WHAT IS NEEDED:
Format the entries below as a numbered list, leaving out the pictures and any blank lines.

◇ ◇ ◇ ◇ ◇

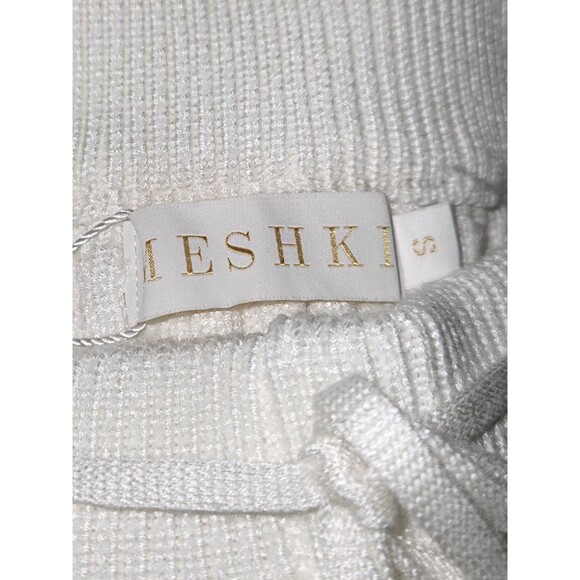 Meshki Womens Soft Cable Knit High-Rise Skinny Leg Sweater Pants Joggers Size S - Picture 3 of 5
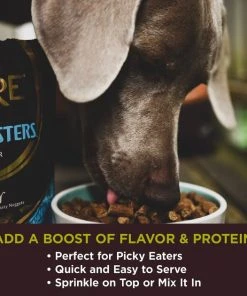 Wellness Large Breed Complete Health Puppy Deboned Chicken, Brown Rice & Salmon Meal Recipe Dry Dog Food, 30-lb bag + Wellness CORE Bowl Boosters Bare Turkey Freeze-Dried Dog Food Mixer or Topper, 4-oz bag -JW Pet Sales 2024 298730 PT7. SY630 V1621986182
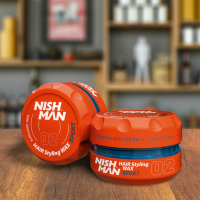 NISHMAN 02 Hair Styling Wax Sport - orange 100 ml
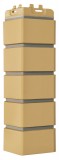 Угол Grand Line клинкерный кирпич Премиум горчичный/Design песочный (шов RAL 7006)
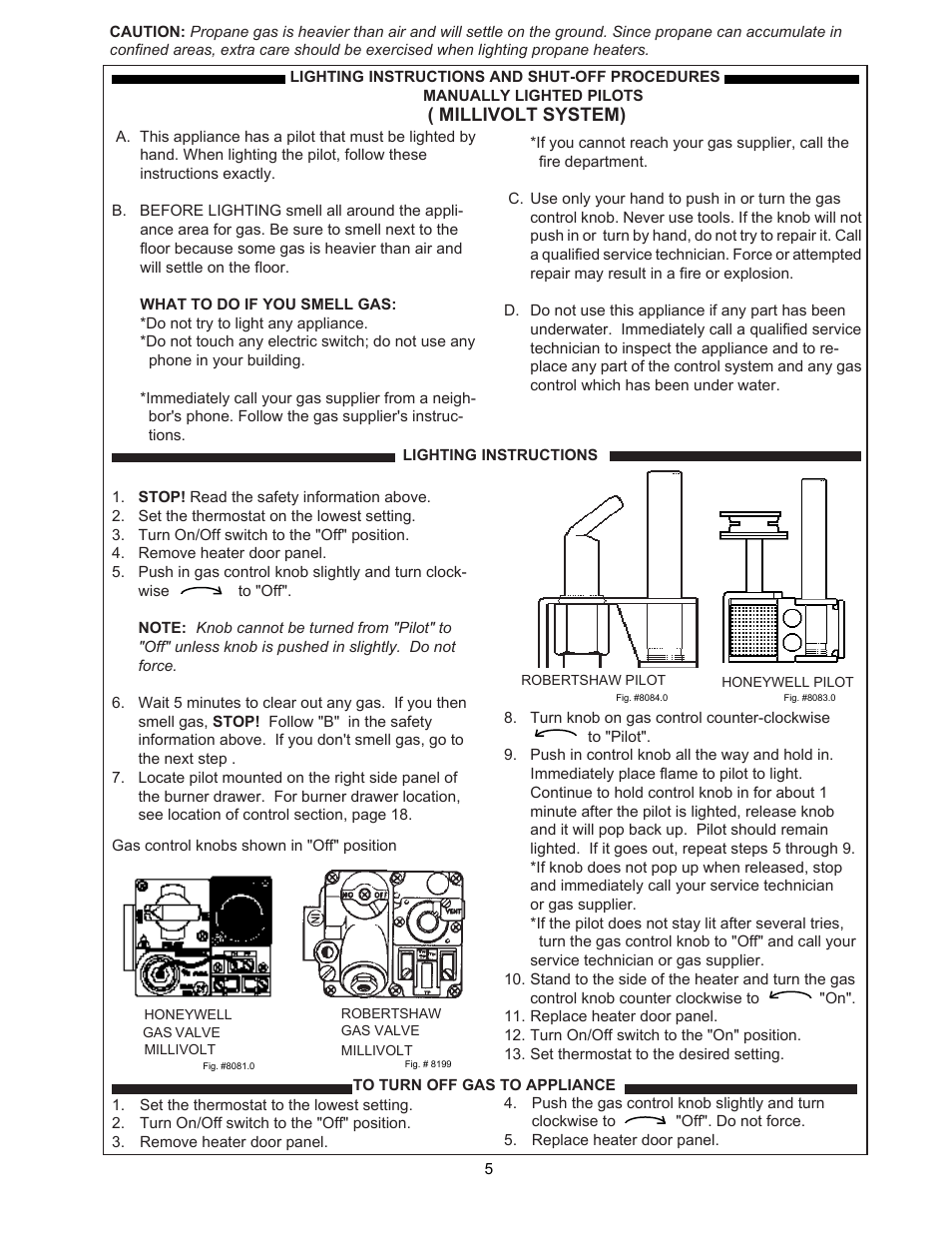 Millivolt system) | Raypak Versa 105B User Manual | Page 5 / 32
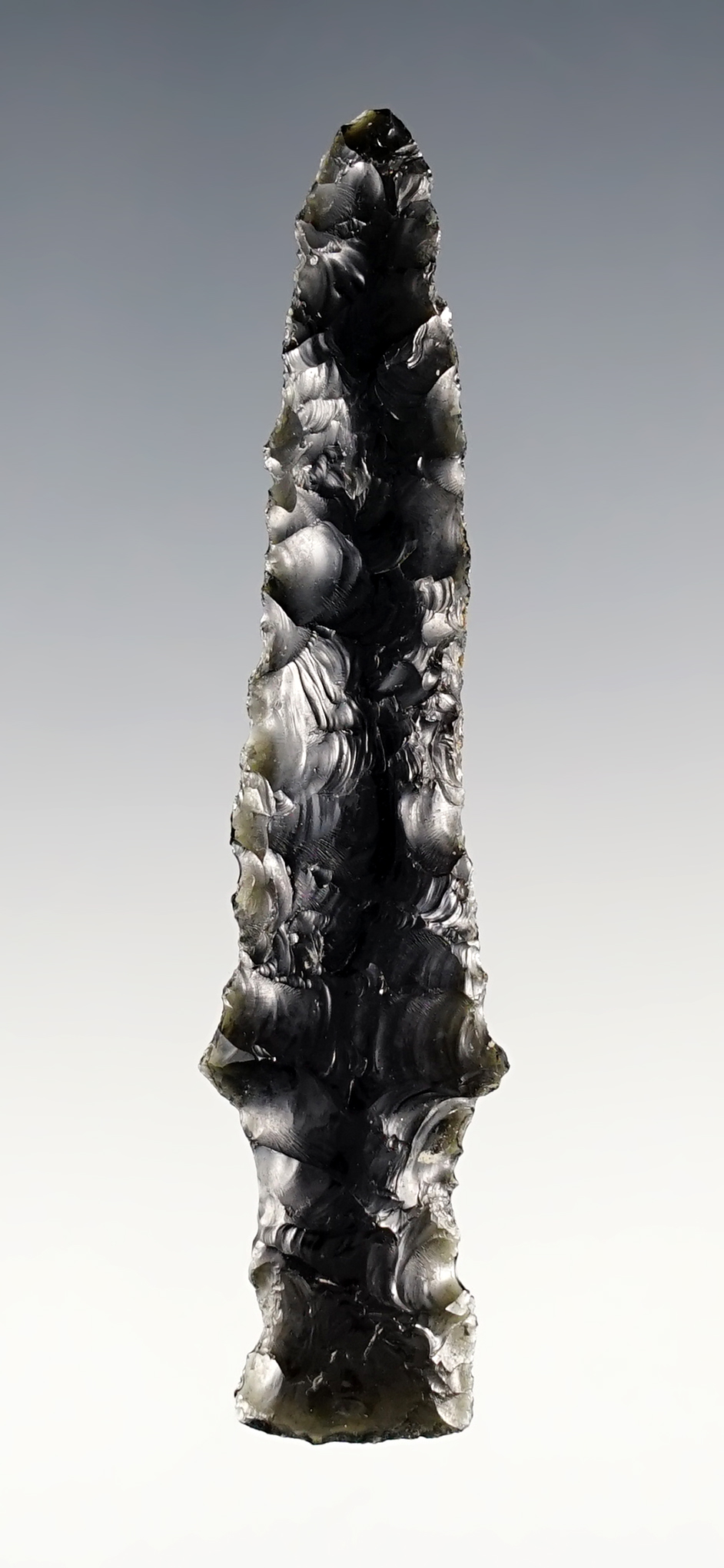 3 1/8" Stemmed Knife made from Obsidian, found in Oregon. 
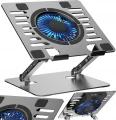Art ART P12 laptop stand aluminum 13/24/23 cm adjustable height+angle+vent+LED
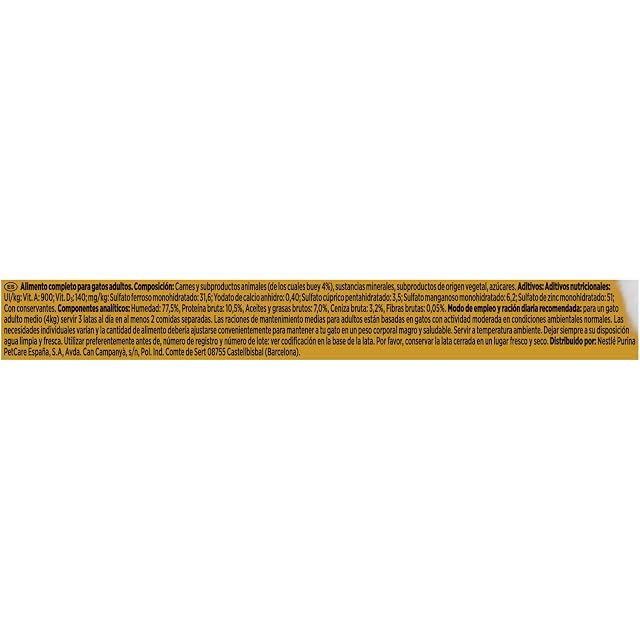 Foto 4 de 7 de Gourmet Gold - Comida húmeda para gatos adultos Gourmet Gold Mousse buey 85 g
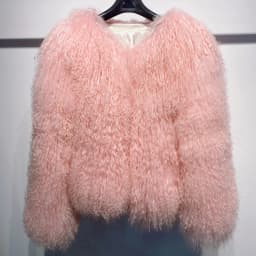 YOLOAgain Plus Size Dark Brown Mongolia Sheep Fur Jacket Women Real Fur Jacket Female Winter Warm Outerwear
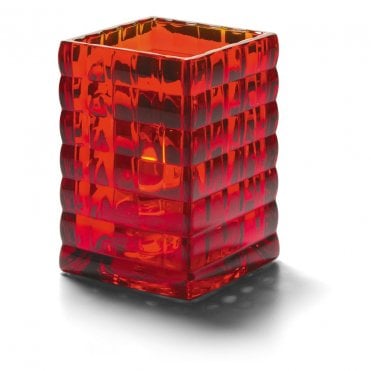 Optic Block Ruby Glass Lamp 6.7 x 9.5cm (2 3/5 x 3 3/4") | Box of 6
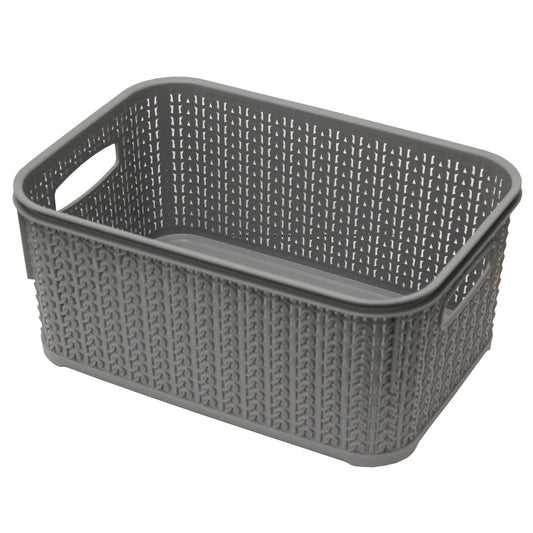 Loop 6L Storage Basket - Grey
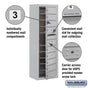 Salsbury 11 Door High Surface Mounted 4C Horizontal Mailbox with 9 Doors with USPS Access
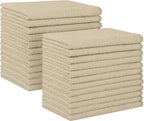 Brown Microfiber Cleaning Cloth, 24 Pack Absorbent Cleaning Rags, Lint-Free, Streak-Free Cleaning Towels for Car Kitchen House, 12"X11"
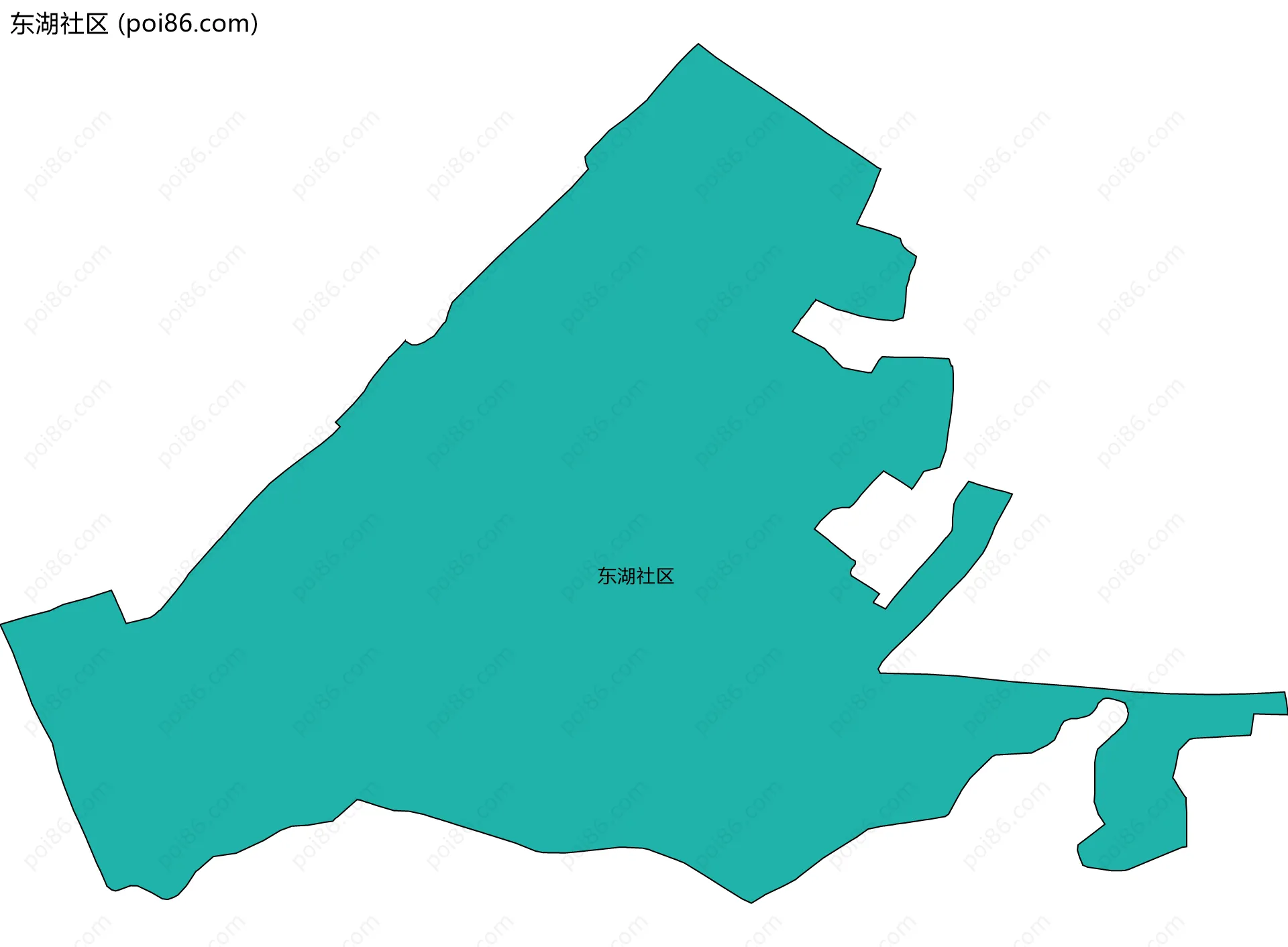 东湖社区边界地图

◇ ◇ ◇ ◇ ◇

OUTPUT OF THE TASK:
1.  Meshki Womens Soft Cable Knit High-Rise Skinny Leg Sweater Pants Joggers Size S - Picture 3 of 5
2.  Wellness Large Breed Complete Health Puppy Deboned Chicken, Brown Rice & Salmon Meal Recipe Dry Dog Food, 30-lb bag + Wellness CORE Bowl Boosters Bare Turkey Freeze-Dried Dog Food Mixer or Topper, 4-oz bag -JW Pet Sales 2024 298730 PT7. SY630 V1621986182
3.  NISHMAN 02 Hair Styling Wax Sport - orange 100 ml
4.  Угол Grand Line клинкерный кирпич Премиум горчичный/Design песочный (шов RAL 7006)
5.  Millivolt system) | Raypak Versa 105B User Manual | Page 5 / 32
6.  3 1/8" Stemmed Knife made from Obsidian, found in Oregon. 
7. Art ART P12 laptop stand aluminum 13/24/23 cm adjustable height+angle+vent+LED
8.  Foto 4 de 7 de Gourmet Gold - Comida húmeda para gatos adultos Gourmet Gold Mousse buey 85 g
9.  YOLOAgain Plus Size Dark Brown Mongolia Sheep Fur Jacket Women Real Fur Jacket Female Winter Warm Outerwear
10.  Optic Block Ruby Glass Lamp 6.7 x 9.5cm (2 3/5 x 3 3/4") | Box of 6
11.  Loop 6L Storage Basket - Grey
12.  Salsbury 11 Door High Surface Mounted 4C Horizontal Mailbox with 9 Doors with USPS Access
13.  Brown Microfiber Cleaning Cloth, 24 Pack Absorbent Cleaning Rags, Lint-Free, Streak-Free Cleaning Towels for Car Kitchen House, 12"X11"
14.  东湖社区边界地图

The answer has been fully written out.